■ SET EXERCISE ■
Lay out the stretch from the line containing "From the given items" through the end of the rows as a Markdown table with the columns No. and Text, numbering each line and leaving out blank lines.

-------- DATA SHOWN

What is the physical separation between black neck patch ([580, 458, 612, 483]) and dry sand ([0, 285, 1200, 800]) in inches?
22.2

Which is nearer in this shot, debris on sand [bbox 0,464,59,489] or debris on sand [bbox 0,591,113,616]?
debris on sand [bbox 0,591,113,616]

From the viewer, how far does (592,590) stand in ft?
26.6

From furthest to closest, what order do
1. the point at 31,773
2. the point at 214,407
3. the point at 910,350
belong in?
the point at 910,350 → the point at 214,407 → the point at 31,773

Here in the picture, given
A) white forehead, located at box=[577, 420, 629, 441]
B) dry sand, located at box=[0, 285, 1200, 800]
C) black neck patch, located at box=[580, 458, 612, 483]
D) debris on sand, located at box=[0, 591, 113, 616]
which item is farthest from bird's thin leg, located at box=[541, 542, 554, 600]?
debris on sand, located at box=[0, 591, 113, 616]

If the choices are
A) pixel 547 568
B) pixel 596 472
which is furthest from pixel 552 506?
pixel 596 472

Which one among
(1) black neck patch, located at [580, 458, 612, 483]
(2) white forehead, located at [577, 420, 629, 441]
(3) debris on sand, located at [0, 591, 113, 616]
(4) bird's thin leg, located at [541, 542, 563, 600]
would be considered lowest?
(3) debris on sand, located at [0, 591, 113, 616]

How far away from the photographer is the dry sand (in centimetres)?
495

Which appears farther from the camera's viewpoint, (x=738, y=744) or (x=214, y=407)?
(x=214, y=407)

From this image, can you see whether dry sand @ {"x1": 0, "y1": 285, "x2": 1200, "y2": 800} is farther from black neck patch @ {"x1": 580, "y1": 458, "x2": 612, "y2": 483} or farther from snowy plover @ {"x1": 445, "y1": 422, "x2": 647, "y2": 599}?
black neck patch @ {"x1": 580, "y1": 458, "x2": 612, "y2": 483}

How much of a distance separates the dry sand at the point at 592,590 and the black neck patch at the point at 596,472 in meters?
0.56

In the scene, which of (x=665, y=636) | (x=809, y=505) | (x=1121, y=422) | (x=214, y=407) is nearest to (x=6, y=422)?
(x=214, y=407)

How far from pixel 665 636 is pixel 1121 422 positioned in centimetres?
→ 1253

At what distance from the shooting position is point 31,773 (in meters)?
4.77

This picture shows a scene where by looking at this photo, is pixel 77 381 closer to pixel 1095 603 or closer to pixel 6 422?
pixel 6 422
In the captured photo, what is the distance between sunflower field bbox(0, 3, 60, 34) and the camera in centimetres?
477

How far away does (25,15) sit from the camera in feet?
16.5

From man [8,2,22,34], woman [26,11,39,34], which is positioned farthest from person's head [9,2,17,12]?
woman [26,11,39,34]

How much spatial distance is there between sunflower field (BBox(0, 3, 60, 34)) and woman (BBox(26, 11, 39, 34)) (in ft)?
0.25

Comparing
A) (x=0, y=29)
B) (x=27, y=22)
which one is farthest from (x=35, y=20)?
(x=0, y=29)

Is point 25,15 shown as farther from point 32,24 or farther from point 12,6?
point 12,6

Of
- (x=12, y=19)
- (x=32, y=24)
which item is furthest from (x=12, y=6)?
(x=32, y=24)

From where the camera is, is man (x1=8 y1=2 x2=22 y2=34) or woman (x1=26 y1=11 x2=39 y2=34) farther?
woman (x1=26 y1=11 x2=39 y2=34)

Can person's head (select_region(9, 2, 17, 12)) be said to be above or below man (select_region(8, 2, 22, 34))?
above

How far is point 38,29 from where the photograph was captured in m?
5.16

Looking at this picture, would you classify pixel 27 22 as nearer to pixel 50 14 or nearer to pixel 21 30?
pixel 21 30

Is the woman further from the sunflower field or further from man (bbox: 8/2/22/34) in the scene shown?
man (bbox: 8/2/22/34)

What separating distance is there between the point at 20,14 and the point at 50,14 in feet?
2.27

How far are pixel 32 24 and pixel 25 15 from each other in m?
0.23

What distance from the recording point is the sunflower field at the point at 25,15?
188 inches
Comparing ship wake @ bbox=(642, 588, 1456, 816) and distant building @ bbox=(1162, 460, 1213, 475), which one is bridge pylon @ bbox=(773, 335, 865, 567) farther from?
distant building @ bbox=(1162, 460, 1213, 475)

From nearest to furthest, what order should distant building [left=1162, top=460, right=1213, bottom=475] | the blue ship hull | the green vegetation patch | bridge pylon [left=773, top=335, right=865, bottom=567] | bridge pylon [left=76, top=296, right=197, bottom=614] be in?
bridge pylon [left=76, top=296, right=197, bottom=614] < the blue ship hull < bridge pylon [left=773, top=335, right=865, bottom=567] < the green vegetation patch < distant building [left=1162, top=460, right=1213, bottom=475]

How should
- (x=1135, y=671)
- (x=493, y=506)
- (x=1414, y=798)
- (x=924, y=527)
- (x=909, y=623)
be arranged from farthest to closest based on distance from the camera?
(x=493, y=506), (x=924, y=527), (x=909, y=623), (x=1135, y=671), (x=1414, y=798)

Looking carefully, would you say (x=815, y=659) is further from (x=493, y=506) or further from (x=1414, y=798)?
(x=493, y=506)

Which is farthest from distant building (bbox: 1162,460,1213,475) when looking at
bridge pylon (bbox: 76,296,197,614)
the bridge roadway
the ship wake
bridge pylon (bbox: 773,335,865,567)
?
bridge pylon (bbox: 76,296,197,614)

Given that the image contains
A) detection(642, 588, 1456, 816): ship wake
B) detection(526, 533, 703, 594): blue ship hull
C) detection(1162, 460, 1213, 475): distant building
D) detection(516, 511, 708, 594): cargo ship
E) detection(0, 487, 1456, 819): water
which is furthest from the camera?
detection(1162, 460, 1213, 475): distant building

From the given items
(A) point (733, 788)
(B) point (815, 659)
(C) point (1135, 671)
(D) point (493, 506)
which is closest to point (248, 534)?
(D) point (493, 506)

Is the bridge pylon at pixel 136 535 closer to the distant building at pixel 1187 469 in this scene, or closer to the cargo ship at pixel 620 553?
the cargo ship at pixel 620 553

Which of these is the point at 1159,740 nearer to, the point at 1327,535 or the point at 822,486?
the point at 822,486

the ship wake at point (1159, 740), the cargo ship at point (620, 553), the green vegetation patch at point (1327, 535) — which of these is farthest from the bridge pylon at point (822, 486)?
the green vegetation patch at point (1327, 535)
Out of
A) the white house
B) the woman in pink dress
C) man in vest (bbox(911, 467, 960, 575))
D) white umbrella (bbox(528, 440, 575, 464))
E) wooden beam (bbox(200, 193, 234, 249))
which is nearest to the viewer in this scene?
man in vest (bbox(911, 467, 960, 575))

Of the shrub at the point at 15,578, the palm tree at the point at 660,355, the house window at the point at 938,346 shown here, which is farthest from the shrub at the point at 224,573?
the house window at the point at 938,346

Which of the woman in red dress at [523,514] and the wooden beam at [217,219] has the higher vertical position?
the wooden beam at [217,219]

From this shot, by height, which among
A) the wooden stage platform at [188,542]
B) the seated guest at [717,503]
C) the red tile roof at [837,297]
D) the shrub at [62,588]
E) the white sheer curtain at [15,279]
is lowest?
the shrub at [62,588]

----------------

■ RESULT OF THIS EXERCISE ■
| No. | Text |
|---|---|
| 1 | From the given items |
| 2 | (A) point (733, 788) |
| 3 | (B) point (815, 659) |
| 4 | (C) point (1135, 671) |
| 5 | (D) point (493, 506) |
| 6 | which is closest to point (248, 534)? |
| 7 | (D) point (493, 506) |
| 8 | Is the bridge pylon at pixel 136 535 closer to the distant building at pixel 1187 469 in this scene, or closer to the cargo ship at pixel 620 553? |
| 9 | the cargo ship at pixel 620 553 |
| 10 | Which of these is the point at 1159,740 nearer to, the point at 1327,535 or the point at 822,486? |
| 11 | the point at 822,486 |
| 12 | the ship wake at point (1159, 740), the cargo ship at point (620, 553), the green vegetation patch at point (1327, 535) — which of these is farthest from the bridge pylon at point (822, 486)? |
| 13 | the green vegetation patch at point (1327, 535) |
| 14 | Out of |
| 15 | A) the white house |
| 16 | B) the woman in pink dress |
| 17 | C) man in vest (bbox(911, 467, 960, 575)) |
| 18 | D) white umbrella (bbox(528, 440, 575, 464)) |
| 19 | E) wooden beam (bbox(200, 193, 234, 249)) |
| 20 | which is nearest to the viewer in this scene? |
| 21 | man in vest (bbox(911, 467, 960, 575)) |
| 22 | Of the shrub at the point at 15,578, the palm tree at the point at 660,355, the house window at the point at 938,346 shown here, which is farthest from the shrub at the point at 224,573? |
| 23 | the house window at the point at 938,346 |
| 24 | Which of the woman in red dress at [523,514] and the wooden beam at [217,219] has the higher vertical position? |
| 25 | the wooden beam at [217,219] |
| 26 | From this shot, by height, which among |
| 27 | A) the wooden stage platform at [188,542] |
| 28 | B) the seated guest at [717,503] |
| 29 | C) the red tile roof at [837,297] |
| 30 | D) the shrub at [62,588] |
| 31 | E) the white sheer curtain at [15,279] |
| 32 | is lowest? |
| 33 | the shrub at [62,588] |